» THE PROBLEM:
Reproduce verbatim the part of the gradient descent walkthrough that begins with the words "The iterates are oscilliating between" and ends with "far too large.".

» PROVIDED PASSAGE:
━━━━━━━━━━━━━━━━

In order to conduct gradient descent, we need the derivative:

\[\begin{align*} f(x) &= (x-2)^2 +1\\ f'(x)&= 2(x-2) \end{align*}\]

The gradient descent update rules are defined as
\[x_{t+1}=x_t-\eta f'(x_t).\]
We conduct now two gradient descent steps for the stated scenarios:
1. $x_0=4$, step size $\eta=\frac14$
  
  \[\begin{align*} x_1 &= x_0 -\eta f'(x_0) = 4 - \frac14 4 = 3\\ x_2 & = x_1 -\eta f'(x_1)= 3 -\frac14 2 = 2.5\\ x_3 & = x_2 -\eta f'(x_2)= 2.5 -\frac14 = 2.25 \end{align*}\]
  
  The iterates are slowly converging to the minimum $x^*=2$.
2. $x_0=4$, step size $\eta=1$
  
  \[\begin{align*} x_1 &= x_0 -\eta f'(x_0) = 4 - 4 = 0\\ x_2 & = x_1 -\eta f'(x_1)= 0 - (-4) = 4\\ x_3 & = x_2 -\eta f'(x_2)= 4 - 4 = 0 \end{align*}\]
  
  The iterates are oscilliating between the values $0$ and $4$. Hence, the iterates will never converge when using a step-size of $\eta =1$. The step-size is too large.
3. $x_0=3$, step size $\eta=\frac54$
  
  \[\begin{align*} x_1 &= x_0 -\eta f'(x_0) = 3 - \frac54 2 = \frac12\\ x_2 & = x_1 -\eta f'(x_1)= \frac12 -\frac54 (-3) = 4.25\\ x_3 & = x_2 -\eta f'(x_2)= 4.25 -\frac54 4.5 = -1.375 \end{align*}\]
  
  The iterates are oscilliating and the function values are diverging (going to infinity). Every gradient step is actually increasing the objective function since the step size is far too large.

━━━━━━━━━━━━━━━━

» MATERIAL SHOWN:
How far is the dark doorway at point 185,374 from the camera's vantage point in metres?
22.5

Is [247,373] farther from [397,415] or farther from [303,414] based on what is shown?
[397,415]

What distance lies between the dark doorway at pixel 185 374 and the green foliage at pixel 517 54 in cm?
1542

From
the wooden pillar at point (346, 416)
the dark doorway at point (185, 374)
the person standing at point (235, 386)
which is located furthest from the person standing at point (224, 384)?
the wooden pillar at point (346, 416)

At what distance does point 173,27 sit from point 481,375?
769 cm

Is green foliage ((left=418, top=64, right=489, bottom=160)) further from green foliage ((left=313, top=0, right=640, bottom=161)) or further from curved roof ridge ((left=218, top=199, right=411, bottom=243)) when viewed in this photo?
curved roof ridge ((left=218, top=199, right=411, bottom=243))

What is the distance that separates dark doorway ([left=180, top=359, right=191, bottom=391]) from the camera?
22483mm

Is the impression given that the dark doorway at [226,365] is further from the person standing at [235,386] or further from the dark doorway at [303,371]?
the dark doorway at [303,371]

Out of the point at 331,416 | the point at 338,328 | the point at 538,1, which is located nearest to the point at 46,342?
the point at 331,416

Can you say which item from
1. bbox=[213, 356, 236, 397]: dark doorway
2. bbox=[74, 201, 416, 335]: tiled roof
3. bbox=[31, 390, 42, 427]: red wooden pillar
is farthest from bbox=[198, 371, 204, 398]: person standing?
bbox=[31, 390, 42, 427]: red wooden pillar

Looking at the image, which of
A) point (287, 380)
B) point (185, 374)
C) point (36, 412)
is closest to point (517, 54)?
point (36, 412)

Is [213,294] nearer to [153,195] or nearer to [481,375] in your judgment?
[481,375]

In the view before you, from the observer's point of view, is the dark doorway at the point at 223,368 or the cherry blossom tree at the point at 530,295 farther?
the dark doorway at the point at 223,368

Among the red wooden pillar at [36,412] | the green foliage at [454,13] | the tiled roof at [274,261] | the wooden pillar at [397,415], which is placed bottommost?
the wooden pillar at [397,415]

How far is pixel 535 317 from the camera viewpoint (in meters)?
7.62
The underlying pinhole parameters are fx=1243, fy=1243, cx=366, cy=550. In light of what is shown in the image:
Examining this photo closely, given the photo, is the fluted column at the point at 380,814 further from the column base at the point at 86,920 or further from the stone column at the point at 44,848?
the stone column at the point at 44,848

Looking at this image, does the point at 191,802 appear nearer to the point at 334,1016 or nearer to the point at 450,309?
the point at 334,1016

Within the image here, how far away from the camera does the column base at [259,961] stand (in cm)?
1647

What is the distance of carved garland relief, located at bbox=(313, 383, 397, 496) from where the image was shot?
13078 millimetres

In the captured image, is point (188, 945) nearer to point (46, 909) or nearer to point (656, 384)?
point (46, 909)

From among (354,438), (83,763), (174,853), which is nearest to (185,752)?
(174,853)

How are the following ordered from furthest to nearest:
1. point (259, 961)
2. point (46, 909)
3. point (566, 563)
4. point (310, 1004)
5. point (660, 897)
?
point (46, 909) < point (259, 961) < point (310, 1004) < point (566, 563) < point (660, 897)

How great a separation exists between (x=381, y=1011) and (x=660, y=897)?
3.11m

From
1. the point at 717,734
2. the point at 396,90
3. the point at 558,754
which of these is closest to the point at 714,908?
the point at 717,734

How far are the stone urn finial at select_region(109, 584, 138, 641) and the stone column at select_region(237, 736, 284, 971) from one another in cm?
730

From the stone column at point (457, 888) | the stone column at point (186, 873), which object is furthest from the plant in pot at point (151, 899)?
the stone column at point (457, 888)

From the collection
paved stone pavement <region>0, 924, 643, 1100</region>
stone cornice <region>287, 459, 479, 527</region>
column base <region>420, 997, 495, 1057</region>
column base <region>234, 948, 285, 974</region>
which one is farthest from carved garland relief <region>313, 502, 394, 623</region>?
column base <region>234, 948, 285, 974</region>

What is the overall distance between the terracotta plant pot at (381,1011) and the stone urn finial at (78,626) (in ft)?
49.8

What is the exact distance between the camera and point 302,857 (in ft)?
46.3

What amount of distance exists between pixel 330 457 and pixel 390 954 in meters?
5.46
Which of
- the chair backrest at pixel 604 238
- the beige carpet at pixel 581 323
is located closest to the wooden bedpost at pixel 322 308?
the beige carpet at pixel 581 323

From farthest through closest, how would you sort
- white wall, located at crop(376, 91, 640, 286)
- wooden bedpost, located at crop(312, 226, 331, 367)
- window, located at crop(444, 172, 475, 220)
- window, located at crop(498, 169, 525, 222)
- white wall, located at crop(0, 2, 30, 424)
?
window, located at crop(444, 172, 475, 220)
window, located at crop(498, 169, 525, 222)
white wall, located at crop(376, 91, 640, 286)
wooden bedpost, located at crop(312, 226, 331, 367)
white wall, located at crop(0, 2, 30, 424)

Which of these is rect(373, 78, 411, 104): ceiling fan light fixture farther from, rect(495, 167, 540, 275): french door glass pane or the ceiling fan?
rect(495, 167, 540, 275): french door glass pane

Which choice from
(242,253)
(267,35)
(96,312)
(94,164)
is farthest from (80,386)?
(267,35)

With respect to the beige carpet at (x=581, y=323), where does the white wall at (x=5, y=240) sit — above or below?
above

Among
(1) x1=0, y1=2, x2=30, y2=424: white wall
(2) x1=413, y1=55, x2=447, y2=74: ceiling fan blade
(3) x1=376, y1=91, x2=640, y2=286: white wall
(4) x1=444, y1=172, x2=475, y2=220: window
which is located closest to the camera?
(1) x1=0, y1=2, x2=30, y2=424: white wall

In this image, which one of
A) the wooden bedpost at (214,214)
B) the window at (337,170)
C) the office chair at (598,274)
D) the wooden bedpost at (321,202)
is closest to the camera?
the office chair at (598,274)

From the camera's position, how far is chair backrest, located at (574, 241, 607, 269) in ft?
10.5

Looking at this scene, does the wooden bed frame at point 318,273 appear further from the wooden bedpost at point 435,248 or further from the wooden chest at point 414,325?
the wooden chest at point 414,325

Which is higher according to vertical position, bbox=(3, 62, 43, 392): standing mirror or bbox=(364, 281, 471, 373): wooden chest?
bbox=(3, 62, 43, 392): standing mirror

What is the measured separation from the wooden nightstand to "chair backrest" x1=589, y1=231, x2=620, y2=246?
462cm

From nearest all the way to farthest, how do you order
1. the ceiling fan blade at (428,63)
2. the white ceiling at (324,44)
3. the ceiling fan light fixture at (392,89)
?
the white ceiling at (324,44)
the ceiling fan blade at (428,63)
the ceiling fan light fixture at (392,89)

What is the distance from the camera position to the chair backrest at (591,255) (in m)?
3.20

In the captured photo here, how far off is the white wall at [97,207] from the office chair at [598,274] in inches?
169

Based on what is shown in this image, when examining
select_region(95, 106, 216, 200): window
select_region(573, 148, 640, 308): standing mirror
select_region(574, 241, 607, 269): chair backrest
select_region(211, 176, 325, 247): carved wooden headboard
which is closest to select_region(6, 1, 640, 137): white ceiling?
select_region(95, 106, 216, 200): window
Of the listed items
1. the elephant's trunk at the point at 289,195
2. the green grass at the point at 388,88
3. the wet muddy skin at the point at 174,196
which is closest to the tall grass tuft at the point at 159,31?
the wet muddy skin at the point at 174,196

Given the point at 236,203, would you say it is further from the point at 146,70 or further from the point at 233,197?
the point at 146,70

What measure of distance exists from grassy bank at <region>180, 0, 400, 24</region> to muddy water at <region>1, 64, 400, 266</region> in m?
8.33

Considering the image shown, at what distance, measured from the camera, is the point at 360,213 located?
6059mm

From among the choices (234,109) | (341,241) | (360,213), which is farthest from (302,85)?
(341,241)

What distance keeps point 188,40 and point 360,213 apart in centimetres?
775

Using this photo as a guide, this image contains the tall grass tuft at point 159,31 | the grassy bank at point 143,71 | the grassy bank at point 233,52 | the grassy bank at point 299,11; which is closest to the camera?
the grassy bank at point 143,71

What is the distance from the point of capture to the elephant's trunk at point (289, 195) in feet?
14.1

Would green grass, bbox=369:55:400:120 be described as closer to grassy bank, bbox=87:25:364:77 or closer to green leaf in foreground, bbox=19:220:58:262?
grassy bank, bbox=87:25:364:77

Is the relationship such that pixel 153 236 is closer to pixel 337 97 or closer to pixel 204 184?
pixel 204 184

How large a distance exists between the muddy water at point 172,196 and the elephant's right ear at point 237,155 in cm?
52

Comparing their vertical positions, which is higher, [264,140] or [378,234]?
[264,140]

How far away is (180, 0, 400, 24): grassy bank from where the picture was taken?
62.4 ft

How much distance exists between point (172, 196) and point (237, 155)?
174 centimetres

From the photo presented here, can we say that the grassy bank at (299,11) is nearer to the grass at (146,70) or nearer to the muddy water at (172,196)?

━━━━━━━━━━━━━━━━

» OUTPUT BELOW:
The iterates are oscilliating between the values $0$ and $4$. Hence, the iterates will never converge when using a step-size of $\eta =1$. The step-size is too large.
3. $x_0=3$, step size $\eta=\frac54$
  
  \[\begin{align*} x_1 &= x_0 -\eta f'(x_0) = 3 - \frac54 2 = \frac12\\ x_2 & = x_1 -\eta f'(x_1)= \frac12 -\frac54 (-3) = 4.25\\ x_3 & = x_2 -\eta f'(x_2)= 4.25 -\frac54 4.5 = -1.375 \end{align*}\]
  
  The iterates are oscilliating and the function values are diverging (going to infinity). Every gradient step is actually increasing the objective function since the step size is far too large.